# Balanced Regression

Joey Couse and Abraham Eaton <br>
22-Jan-2021<br>

### Overview:
Machine learning hyperparameters are optimized as a part of the training process to increase the performance of models.  An area less researched however has been how to optimize the selection of the training and validation datasets.  Often this is done randomly, in order to "fairly" address the data.  Standard practice involves balancing a dataset across the dependent (predicted) variable when a classification problem has unbalanced classes.  This is done through oversampling, undersampling, sample weighting, or other methods.  In practice this helps correct for unbalanced data and yields better results.  
<br>
We believe that this mentality should be taken one step further by balancing training data across a number of different features not limited to only the dependent variable.  Our hypothesis is that ensuring that the training set and validation set are loosely balanced will allow machine learning models to more accurately distill the true signals in the training data.  Particularly with small datasets, small samples sizes can lead to training or validation sets that are different from each other in potentially critical ways.  In this script we attempt to test this hypothesis using datasets from the machine learning respository.  
<br>

### Sources:
This script utilizes a UCI Machine Learning Repository API developed and maintained here: https://github.com/tirthajyoti/UCI-ML-API#lowlevelfunctions.

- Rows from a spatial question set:
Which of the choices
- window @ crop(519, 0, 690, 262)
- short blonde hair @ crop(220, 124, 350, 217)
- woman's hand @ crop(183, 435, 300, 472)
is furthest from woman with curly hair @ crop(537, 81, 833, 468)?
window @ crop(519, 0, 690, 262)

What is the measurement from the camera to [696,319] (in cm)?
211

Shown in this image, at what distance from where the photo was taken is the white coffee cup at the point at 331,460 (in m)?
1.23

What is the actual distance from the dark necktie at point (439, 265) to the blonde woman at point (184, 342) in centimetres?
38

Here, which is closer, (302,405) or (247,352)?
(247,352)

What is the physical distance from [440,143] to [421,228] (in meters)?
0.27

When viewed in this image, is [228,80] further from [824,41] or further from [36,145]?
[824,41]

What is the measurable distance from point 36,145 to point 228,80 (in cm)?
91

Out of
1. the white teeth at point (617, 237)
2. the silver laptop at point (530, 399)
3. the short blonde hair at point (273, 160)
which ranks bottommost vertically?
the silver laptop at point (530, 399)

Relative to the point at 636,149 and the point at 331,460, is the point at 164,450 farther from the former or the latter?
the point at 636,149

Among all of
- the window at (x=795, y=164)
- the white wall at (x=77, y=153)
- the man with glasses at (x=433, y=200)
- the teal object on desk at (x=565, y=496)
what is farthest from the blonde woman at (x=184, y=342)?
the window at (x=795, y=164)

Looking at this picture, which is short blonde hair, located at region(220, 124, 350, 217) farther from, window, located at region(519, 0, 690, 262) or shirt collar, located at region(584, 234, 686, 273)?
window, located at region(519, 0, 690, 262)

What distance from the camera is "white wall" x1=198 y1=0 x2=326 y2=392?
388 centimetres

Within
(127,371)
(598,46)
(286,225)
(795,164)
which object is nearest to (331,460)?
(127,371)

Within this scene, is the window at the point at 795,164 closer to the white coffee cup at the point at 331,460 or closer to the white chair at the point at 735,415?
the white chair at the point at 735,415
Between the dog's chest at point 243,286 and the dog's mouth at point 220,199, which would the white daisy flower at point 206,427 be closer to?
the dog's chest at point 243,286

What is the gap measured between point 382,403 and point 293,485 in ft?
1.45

- Exercise requirements:
1. In the balanced regression write-up, what does standard practice involve when a classification problem has unbalanced classes?
2. Extend the balanced regression write-up, picking up right after its final sentence.
The rows are separate material with no connection to the balanced regression write-up.

- Answers to each task:
1. It involves balancing the dataset across the dependent (predicted) variable.

2.
In [1]:
using Statistics, DataFrames, LinearAlgebra, CSV, Random, ScikitLearn, MatrixImpute
using ScikitLearn.Pipelines: Pipeline, make_pipeline
using Lathe.preprocess: TrainTestSplit, OneHotEncode

In [2]:
@sk_import preprocessing: normalize
@sk_import preprocessing: StandardScaler
@sk_import preprocessing: MinMaxScaler
@sk_import decomposition: PCA
@sk_import linear_model: LogisticRegression
@sk_import linear_model: LinearRegression
@sk_import metrics: (mean_squared_error, r2_score)
;

In [3]:
path = @__DIR__;
datapath = string(path[1:end-4],"Data");
outputpath = string(path[1:end-4],"Output");
;

In [4]:
if length(readdir(datapath)) == 0;
    error("No data files in data directory, run load_UCI_data.py first!")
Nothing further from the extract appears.